Managing Snowflake's Procedure & UDF with Github
Discover how integrating GitHub with Snowflake empowers seamless version control and collaborative workflows for managing your UDFs and procedures.
Snowflake is an incredible data platform that my company and I have been leveraging for about a year and a half. It's robust, reliable, and feature-rich, with an intuitive UI that makes it easy to navigate. Notably, we haven't experienced any accidents caused by Snowflake, underscoring its stability and reliability.
Among Snowflake's myriad features, User-Defined Functions (UDFs) and Procedures stand out. UDFs are functions that you can call within a SELECT
(or other) query to format data to your specifications. Procedures, on the other hand, are functions that you can call to process tasks in the background, including creating, updating, and deleting records.

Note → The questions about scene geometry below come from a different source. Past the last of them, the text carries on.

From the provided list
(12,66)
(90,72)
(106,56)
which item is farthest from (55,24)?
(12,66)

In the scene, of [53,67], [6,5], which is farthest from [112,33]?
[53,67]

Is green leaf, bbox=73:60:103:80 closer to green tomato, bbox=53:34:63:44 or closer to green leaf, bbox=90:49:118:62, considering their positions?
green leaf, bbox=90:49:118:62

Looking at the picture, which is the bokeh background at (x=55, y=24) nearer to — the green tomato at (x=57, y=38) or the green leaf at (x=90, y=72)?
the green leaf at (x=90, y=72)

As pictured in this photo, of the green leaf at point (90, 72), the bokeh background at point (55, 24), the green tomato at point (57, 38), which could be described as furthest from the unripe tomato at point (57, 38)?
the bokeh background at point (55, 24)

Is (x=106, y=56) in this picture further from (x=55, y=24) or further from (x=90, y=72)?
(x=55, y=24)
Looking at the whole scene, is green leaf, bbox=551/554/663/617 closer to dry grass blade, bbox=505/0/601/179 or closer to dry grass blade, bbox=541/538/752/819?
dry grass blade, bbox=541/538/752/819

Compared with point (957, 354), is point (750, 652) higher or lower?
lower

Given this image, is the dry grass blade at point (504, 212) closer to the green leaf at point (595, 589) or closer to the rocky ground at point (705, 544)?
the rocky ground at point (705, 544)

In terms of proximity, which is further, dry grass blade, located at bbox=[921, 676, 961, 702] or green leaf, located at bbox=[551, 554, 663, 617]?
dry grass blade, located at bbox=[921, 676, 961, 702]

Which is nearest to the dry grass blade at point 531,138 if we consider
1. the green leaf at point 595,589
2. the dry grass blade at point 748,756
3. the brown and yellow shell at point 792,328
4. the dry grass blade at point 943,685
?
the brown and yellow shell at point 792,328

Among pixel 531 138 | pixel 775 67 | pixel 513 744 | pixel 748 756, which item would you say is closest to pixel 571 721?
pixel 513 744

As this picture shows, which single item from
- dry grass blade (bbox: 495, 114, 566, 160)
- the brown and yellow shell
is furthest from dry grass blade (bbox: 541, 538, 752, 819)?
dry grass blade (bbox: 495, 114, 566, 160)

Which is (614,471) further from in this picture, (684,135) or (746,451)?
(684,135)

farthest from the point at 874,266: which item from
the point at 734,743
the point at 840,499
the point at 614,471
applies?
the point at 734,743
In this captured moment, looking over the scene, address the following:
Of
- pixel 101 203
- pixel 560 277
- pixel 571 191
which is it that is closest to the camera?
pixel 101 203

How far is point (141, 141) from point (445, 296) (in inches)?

However, there was no way to manage, test, or review these functions before deploying them to production—until Snowflake implement integration with git. Although it's still in open preview, this integration has the potential to solve that problem effectively.
Prepare Codebase
Let's start by preparing the codebase. Here's the directory structure:
As you can see, I'm using Poetry to set up the virtual environment and manage packages. I also employ Ruff for linting, ensuring that my code remains clean and maintainable (well, one can hope (´ω`)).
The source code resides in the /src
directory, which I’ve divided into /src/procedures
and /src/udf
. For this example, I'll create a simple fetch procedure that, given a table name, returns ten rows from it.
import os
from snowflake.snowpark import Session, Table
def fetch(session: Session, table_name: str) -> Table:
return session.table(table_name).select(["id"]).limit(10)
if __name__== "__main__":
from snowflake.snowpark import Session
session = Session.builder.configs({
"account": os.getenv("SNOWFLAKE__ACCOUNT"),
"user": os.getenv("SNOWFLAKE__USER"),
"password": os.getenv("SNOWFLAKE__PASSWORD"),
"role": os.getenv("SNOWFLAKE__ROLE"),
"warehouse": os.getenv("SNOWFLAKE__WAREHOUSE"),
"database": os.getenv("SNOWFLAKE__DATABASE"),
"schema": os.getenv("SNOWFLAKE__SCHEMA"),
}).create()
table = fetch(
session=session,
table_name="TEST_TABLE",
)
print(table.collect())
This simple example demonstrates how to fetch data from a Snowflake table using a stored procedure, managed and versioned in a GitHub repository. This code enables you to test it locally by running poetry run python3 src/procedures/fetch/fetch.py
.
For the full code and additional examples, visit my GitHub repository.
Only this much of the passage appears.